Re: On data structures and parallelism

Linus Torvalds <torvalds@xxxxxxxxxxxxxxxxxxxx> · Sun, 17 May 2009 10:06:26 -0700 (PDT)

On Sun, 17 May 2009, Heikki Orsila wrote:
>
> There was an interesting discussion at
> 
> http://realworldtech.com/forums/index.cfm?action=detail&id=98909&threadid=98430&roomid=2
> 
> that involves DAGs and decompression in Git. The problem is achieving 
> parallelism. The following comment was made:
> 
> "And is it possible to store the block pointers from one object to 
> another in uncompressed form?"

For the biggest form of this, we actually already do.

The single biggest win of compression is the delta-compression: the 
regular zlib compression is generally about a factor-of-two for unpacked 
and "base" delta entries, but much less for already delta-compressed 
entries. In comparison, the delta-compression is likely about a factor of 
10 or more.

And the delta compression already has the SHA1 pointer to the delta base 
entry uncompressed, but the compression is serialized by the fact that we 
need to uncompress the base entry in order to then apply a delta on top of 
it.

Now, there's no question that we could have higher levels of parallelism 
by walking multiple such chains in parallel (we don't always have more 
than one chain to walk, but sometimes we do). But as I point out in that 
thread, we currently don't have any locking for the core object 
datastructures, and adding that locking would likely slow down things more 
than it speeds things up for the normal case.

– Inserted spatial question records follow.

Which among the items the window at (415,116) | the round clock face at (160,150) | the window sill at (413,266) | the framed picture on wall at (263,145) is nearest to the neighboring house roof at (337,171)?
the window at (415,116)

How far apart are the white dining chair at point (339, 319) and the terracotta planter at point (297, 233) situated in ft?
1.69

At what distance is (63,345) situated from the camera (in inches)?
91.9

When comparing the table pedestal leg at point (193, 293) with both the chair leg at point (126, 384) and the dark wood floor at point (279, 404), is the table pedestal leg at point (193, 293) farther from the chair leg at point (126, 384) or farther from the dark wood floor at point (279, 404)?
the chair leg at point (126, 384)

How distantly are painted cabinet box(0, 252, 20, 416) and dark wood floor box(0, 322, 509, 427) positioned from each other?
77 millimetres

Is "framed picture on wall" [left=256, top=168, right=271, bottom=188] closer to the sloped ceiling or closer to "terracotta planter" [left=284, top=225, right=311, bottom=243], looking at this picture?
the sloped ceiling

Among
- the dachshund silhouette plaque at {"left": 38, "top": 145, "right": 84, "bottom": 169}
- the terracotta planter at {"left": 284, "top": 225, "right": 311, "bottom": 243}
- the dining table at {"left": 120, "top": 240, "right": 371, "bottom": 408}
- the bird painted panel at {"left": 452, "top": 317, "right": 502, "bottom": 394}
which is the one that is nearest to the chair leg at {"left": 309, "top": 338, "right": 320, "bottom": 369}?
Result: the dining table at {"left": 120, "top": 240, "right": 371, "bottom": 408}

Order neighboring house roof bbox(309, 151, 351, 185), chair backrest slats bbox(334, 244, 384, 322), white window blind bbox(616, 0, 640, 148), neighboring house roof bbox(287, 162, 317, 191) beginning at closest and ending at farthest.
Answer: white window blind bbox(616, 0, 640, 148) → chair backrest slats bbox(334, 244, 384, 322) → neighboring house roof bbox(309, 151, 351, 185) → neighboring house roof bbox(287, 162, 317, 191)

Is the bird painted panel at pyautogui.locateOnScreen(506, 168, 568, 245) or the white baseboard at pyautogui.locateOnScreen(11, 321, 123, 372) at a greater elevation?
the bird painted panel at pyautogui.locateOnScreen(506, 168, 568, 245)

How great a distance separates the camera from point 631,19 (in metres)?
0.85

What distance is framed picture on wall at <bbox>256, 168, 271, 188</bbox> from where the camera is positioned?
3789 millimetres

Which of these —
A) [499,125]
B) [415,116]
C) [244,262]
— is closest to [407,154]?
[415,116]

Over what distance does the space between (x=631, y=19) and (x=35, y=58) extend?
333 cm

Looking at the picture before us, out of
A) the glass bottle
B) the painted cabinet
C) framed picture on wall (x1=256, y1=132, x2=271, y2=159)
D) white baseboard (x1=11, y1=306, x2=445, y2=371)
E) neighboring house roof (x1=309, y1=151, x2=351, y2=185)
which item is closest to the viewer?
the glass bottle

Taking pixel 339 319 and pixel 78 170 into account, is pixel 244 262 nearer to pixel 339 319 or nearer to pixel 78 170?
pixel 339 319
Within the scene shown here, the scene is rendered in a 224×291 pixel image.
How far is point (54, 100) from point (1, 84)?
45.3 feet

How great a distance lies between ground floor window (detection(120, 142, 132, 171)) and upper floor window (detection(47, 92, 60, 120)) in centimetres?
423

For 'git fsck', we could speed things up a lot by doing parallel work - 
and we wouldn't need to have anything else uncompressed, we could just 
take advantage of the fact that we could try to uncompress the different 
delta chains in parallel. And yes, fsck is really slow, but on the other 
hand, it's something that most people never do, and I do about once a 
month. The fact that it takes four minutes rather than one is not a big 
deal.

There are other forms of compression where the SHA1 pointers are inside 
the compressed data (the "regular" commit->{commit,tree} relationships and 
tree->{anything} cases).

And yes, we could probably get rid of at least the zlib compression in 
some of that. Much of that data doesn't even compress very well (SHA1's 
are basically uncompressible), and the compression is done largely because 
we have one unified interface for everything (so the basic object code 
doesn't need to care about different object types or different formats: 
it's all just binary data with a magic header to it).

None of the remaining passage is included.